Puddles? Who needs puddles?


----------



## TribalRR

Now thats an awesome aquarium Chuckie! Yours?


----------



## Chuck Key

No, not mine!  They were discussed on another group recently.  I thought they were very impressive!


----------



## railrider1920

Chuck Key said:


> No, not mine!  They were discussed on another group recently.  I thought they were very impressive!



Hey Chuck,
What group or forum is that tank talked about? I'd like to find out more about it.
Thanks,


----------



## Daniel

I have done a lot of fresh water aquariums. Never had a salt water though, I know it takes a lot more in water quality management with salt water. Nice construction and you've covered all the issues I would be worried about. a lot of people try using silicon caulk and have leaks spring up later. I would expect this to hold up. I have always wanted to make a large tank and your joints will come in handy when and if I ever do.
good luck with it.


----------



## redfishsc

Daniel said:


> I have done a lot of fresh water aquariums. Never had a salt water though, I know it takes a lot more in water quality management with salt water. Nice construction and you've covered all the issues I would be worried about. a lot of people try using silicon caulk and have leaks spring up later. I would expect this to hold up. I have always wanted to make a large tank and your joints will come in handy when and if I ever do.
> good luck with it.




On the down side, you'll want to use something that is approaching double the normal necessary thickness (speaking of acrylic). You have to consider that there will be all the pressure forcing out on that small lip that's sticking in the groove, which will really determine how strong the joint is. 

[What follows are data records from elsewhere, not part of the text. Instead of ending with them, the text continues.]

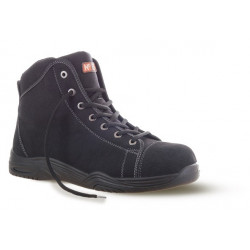 No.8 Urban Safety Boots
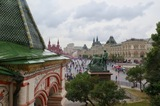4c-moscow-redsquare.jpeg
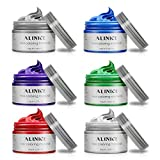 ALINICE Hair Wax Professional Hair Color Wax for Men and Women, Long-lasting Moisturizing Modelling Hair Styling Fluffy Matte Hair Paint Wax, 6Pcs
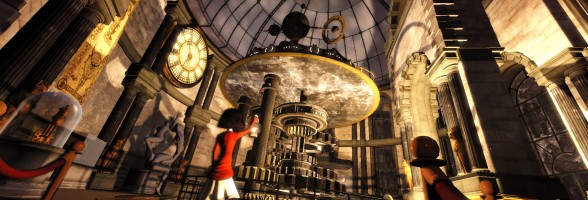 Contrast PlayStation 4 Regional Release Dates Confirmed
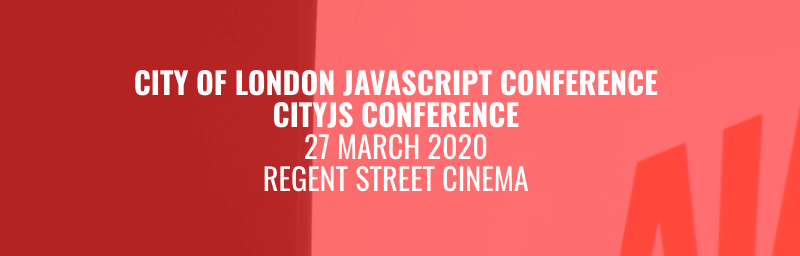 CityJS Conference 2020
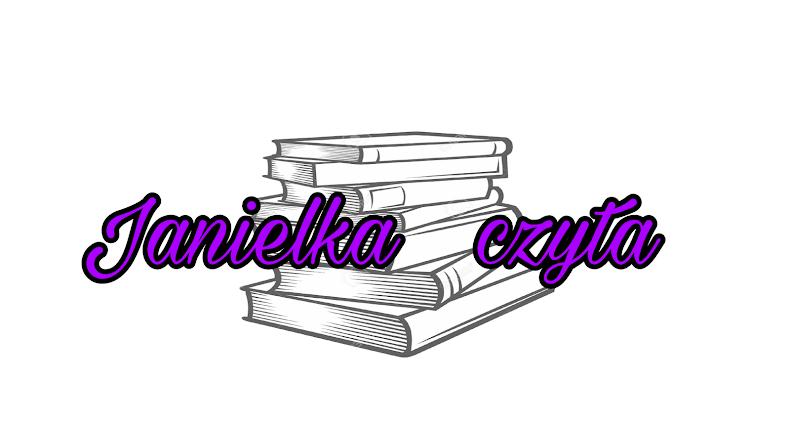 Janielka czyta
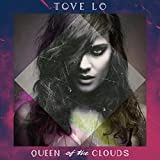 Queen Of The Clouds [Explicit]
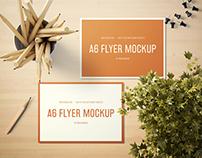 A6 Landscape Flyer Mockup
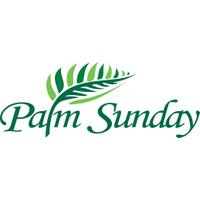 Download Palm Sunday Category Png, Clipart and Icons.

You very well could use this joinery for a clear acrylic tank, using the appropriate acrylic glues (clear, and ultra strong). The difficult part would be cutting the special rabbets in the acrylic without scratching it up. I would suspect a LOT of tape, a good hand router with a sharp dado bit, and tons of patience would be needed.


----------



## ahoiberg

outstanding. that's really cool and will be a blast to have!


----------



## hilltopper46

I think I saw Nemo.....


----------



## redfishsc

hilltopper46 said:


> I think I saw Nemo.....





Yup. There's another fish in there called a gramma. We named him "Billy". Think about that.:wink:


----------



## workinforwood

Very nice work...that is extremely well planned.  I bet it has some heft when empty.  I always dread when my customers order the 220, and now we have a 300 gal with 3/4 thick glass, that's like a hot tub!  Fish and corals are expensive.  All I do all day is deliver all that stuff, and the supplies, the dang 80 lb bags of gravel and sea salt, those give me a work out too!  I love customers with fork lifts...to bad most places that sell fish, especially salt water fish are all independants with no fork lift.

I could see potential for the corian making the upkeep more difficult to balance the tank, but the layout on this tank with the huge attached sump, is brilliant and likely to over-ride the difficulties in maintaining a smaller tank.  If it were more polished, it would be a good seller.


----------



## W.Y.

redfishsc;
You sure did a wonderful job of making that aquarium . I have been working with corian quite a bit lately for pens and bottle stoppers and a few more ideas that I'm thinking of. I know how heavy corian is.
In case I missed it scanning through the messages, what is the total weight  of that aquarium before adding the water ? Of course the water itself weighs another 10 pounds per gallon (approx) .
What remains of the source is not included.